Jeffrey Lewis, director of the East Asia Non-Proliferation Program at the Middlebury Institute of International Studies, said he believed that a mishap occurred during the testing of the nuclear-powered cruise missile based on commercial satellite pictures and other data.

Using satellite photos, he and his team determined that the Russians last year appeared to have disassembled a facility for test-launching the missile at a site in Novaya Zemlya and moved it to the base near Nyonoksa.

The photos showed that a blue “environmental shelter” - under which the missiles are stored before launching – at Nyonoksa and rails on which the structure is rolled back appear to be the same as those removed from Novaya Zemlya.



Lewis and his team also examined Automatic Identification System (AIS) signals from ships located off the coast on the same day as the explosion. They identified one ship as the Serebryanka, a nuclear fuel carrier that they had tracked last year off Novaya Zemlya.

"You don’t need this ship for conventional missile tests," Lewis said. "You need it when you recover a nuclear propulsion unit from the sea floor."

He noted that the AIS signals showed that the Serebryanka was located inside an "exclusion zone" established off the coast a month before the test, to keep unauthorized ships from entering.

"What’s important is that the Serebryanka is inside that exclusion zone. It’s there. It’s inside the ocean perimeter that they set up. It’s not there by accident," he said. "I think they were probably there to pick up a propulsion unit off the ocean floor."

Lewis said he didn’t know what kind of radiation hazard the Russian system poses because he did was unaware of the technical details, such as the size of the nuclear reactor.

But he noted that the United States sought to develop a nuclear-powered missile engine in the 1950s that spewed radiation.

"It represented a health hazard to anyone underneath it," he said.

* Task brief
In the Nyonoksa missile text, reproduce word for word the part that begins with the words containing "He noted that the AIS" and ends with "that spewed radiation.".

* Data lines
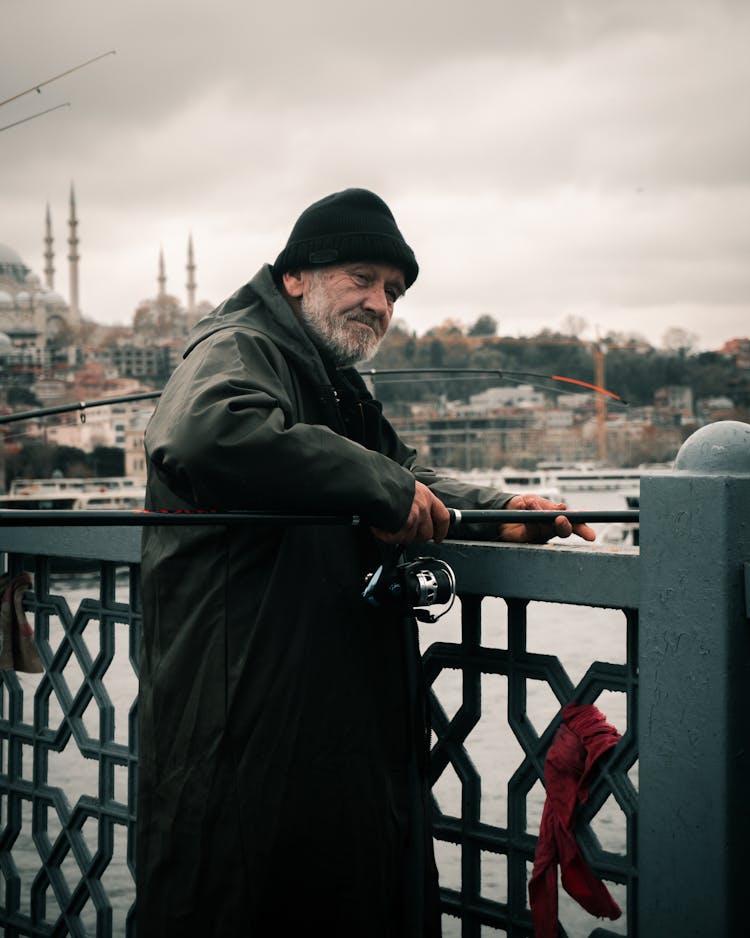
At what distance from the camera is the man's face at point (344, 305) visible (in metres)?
2.14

* Response
He noted that the AIS signals showed that the Serebryanka was located inside an "exclusion zone" established off the coast a month before the test, to keep unauthorized ships from entering.

"What’s important is that the Serebryanka is inside that exclusion zone. It’s there. It’s inside the ocean perimeter that they set up. It’s not there by accident," he said. "I think they were probably there to pick up a propulsion unit off the ocean floor."

Lewis said he didn’t know what kind of radiation hazard the Russian system poses because he did was unaware of the technical details, such as the size of the nuclear reactor.

But he noted that the United States sought to develop a nuclear-powered missile engine in the 1950s that spewed radiation.